Some time ago John McMahon from www.forum21.co.uk professed that there were nine competitive advantages ranging from production cost to marketing to R & D. I still think he is right but those nine can be honed down into two differentiating factors; the price you charge and doing something definably different/innovative.

Realistically, if you’re in the price sensitive market, price in some ways is all you’ve got and we know where that leads. More price reductions, more price promotions, more sales deals, less margins. People want quality but have low expectations of customer service. Let’s be honest, if I go into Primark, I’m not that bothered about having a meaningful, long term relationship with the people in there. I want my t-shirt for £1 and then I want to leave.

If you’re delivering something different and innovative, now that’s a different ball game all together. Expectations from the start are critically higher. We demand undivided attention if we are buying a premium product. We desire a mutually respectful relationship that’s full of trust. Our motivations to purchase are just as much about the product as the service and its emotional too. The focus has got to be the unrelenting exceptional customer experience.

Or, you can just be in that very vulnerable, very competitive place, the middle like Next, River Island, Debenhams and Marks and Spencer where you have to look good, be good and deliver a good price too.
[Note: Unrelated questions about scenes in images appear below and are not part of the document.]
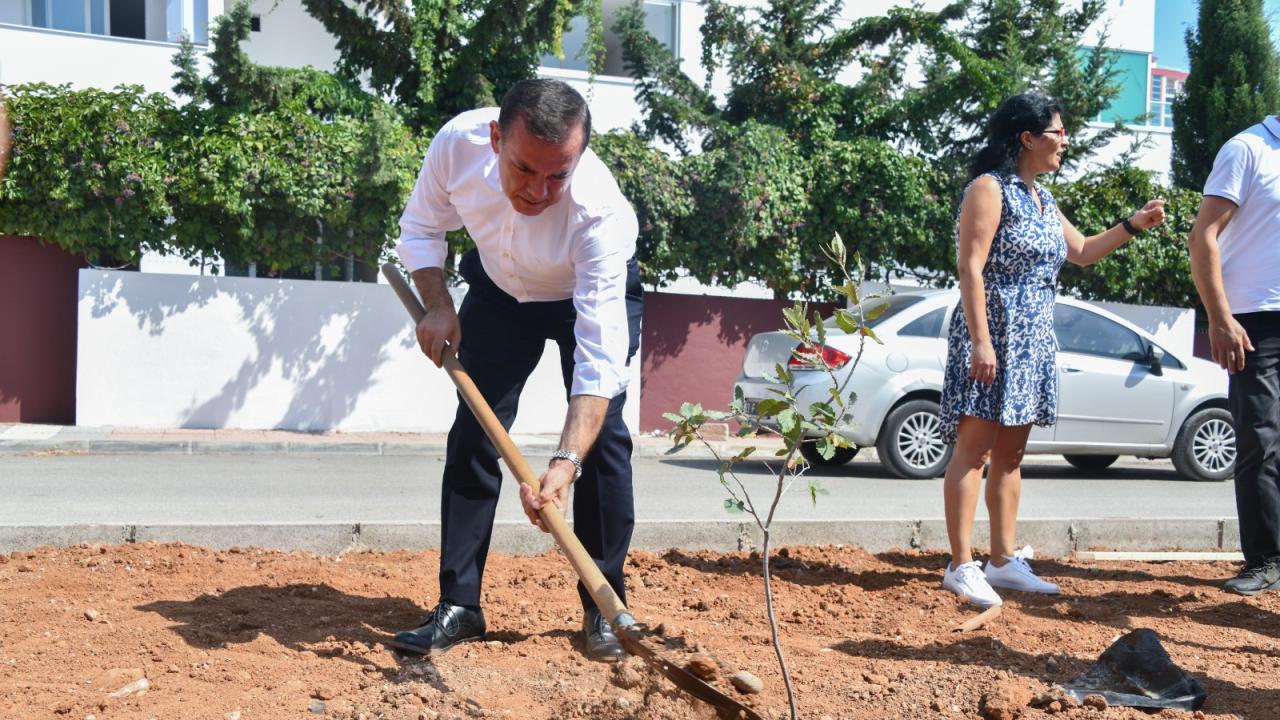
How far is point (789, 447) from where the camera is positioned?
9.94 ft

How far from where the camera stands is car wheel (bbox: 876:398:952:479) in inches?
387

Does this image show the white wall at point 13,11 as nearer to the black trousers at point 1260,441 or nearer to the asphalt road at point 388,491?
the asphalt road at point 388,491

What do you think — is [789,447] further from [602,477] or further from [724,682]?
[602,477]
In fact, you have to hit both competitive advantages simultaneously, continuously, everyday! Now that’s difficult.

Well not quite literally! In the past we have imposed ourselves on our customers through advertising, selling and ‘interruption’ marketing tactics. Are we now entering an era of invitation only? I’m not talking about ‘if your names not down, you’re not getting in’ but is the web not enabling us to communicate the true us, targeted effectively to those that are listening?

Should our marketing now be about communicating distinguishing information that exposes our grace, humility and expertise? Our customers can find us easier than we can find them nowadays. We don’t need vast amounts of info in our head when we can get the answer via a few clicks. If we have a clearly definable presence on the web, that’s highly focused, is that all we need? If we have that high profile and what we talk about is intriguing enough, interesting and based on an honest relationship, perhaps it will be inviting enough!
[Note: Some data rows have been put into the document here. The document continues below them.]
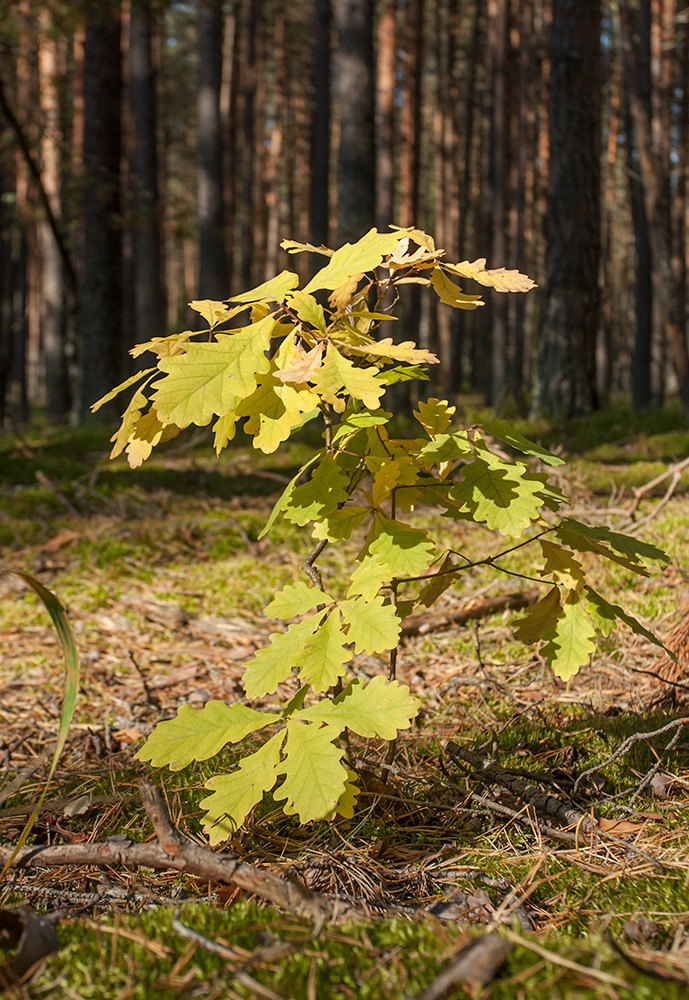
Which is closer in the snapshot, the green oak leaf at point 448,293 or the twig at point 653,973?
the twig at point 653,973

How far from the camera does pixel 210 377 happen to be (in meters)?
1.24

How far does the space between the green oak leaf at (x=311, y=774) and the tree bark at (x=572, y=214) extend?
6.51m

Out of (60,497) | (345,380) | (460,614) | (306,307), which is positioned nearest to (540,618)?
(345,380)

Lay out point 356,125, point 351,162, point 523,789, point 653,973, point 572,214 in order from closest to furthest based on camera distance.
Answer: point 653,973 < point 523,789 < point 351,162 < point 356,125 < point 572,214

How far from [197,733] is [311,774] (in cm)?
26

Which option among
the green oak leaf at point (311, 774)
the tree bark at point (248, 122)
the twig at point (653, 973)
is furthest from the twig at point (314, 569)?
the tree bark at point (248, 122)

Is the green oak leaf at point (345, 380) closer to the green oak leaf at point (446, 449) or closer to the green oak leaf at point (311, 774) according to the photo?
the green oak leaf at point (446, 449)

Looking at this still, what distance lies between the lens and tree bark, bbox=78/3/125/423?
829cm

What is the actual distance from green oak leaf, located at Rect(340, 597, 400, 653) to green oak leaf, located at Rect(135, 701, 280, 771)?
0.76 ft

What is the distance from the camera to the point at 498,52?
523 inches

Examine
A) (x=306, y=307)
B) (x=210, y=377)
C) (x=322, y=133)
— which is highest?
(x=322, y=133)

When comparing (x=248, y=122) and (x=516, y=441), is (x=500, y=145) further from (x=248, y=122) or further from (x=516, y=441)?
(x=516, y=441)

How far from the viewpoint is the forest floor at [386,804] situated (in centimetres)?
90

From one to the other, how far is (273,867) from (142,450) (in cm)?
87
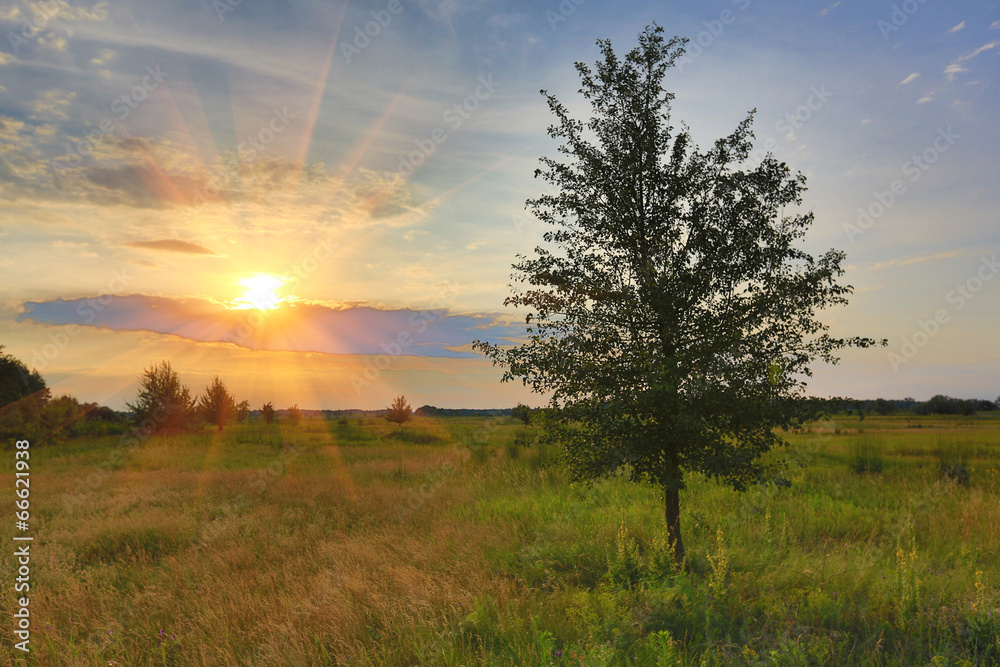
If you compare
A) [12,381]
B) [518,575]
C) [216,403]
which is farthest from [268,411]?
[518,575]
Businesses all over the world are reinventing their strategic models and considering new ways to deliver success. Some of the most innovative are doing it from the start. Take www.threadless.com A company started in 2000 by two young entrepreneurs. Setting up a t-shirt business could have been one of the most ‘me too’ projects ever undertaken but Jake Nicholl and Jacob DeHart have delivered a return on investment most of us would break a leg for.

The business is simple. The site sells t-shirts. People submit t-shirt designs, others vote on which one is best and the winner gets free t-shirts for the winning design. The successful t-shirts are sold for between £10 and $25. In 2006 Threadless turned over $17 million. They don’t have or need a marketing budget as their business works via word of mouth. And, all growth is driven by an online strategy.

Right from the start in 2000, they recognised that one t-shirt is very much like another t-shirt. So instead of focusing their creativity and imagination on the product, they focused their action on the relationship with the customer, fan or, what is rapidly becoming known as the ‘crowd.’ They literally built a system that could deliver that.

Not one of their products has been a flop. By using followers/customers to vote on the best designs and rate new designs, Threadless have effectively exploited technology to build an unrivalled relationship with people and turn market research on it’s head. The cost in cash terms, very little and they get a higher validity rating on their research.

Threadless has allowed its customers to create the product, to contribute to the designs, to be involved in the product selection process and to have a voice. In some ways, many of us are busting a gut trying to grow our businesses using old school models when the answer to doing something differently is right there under our nose.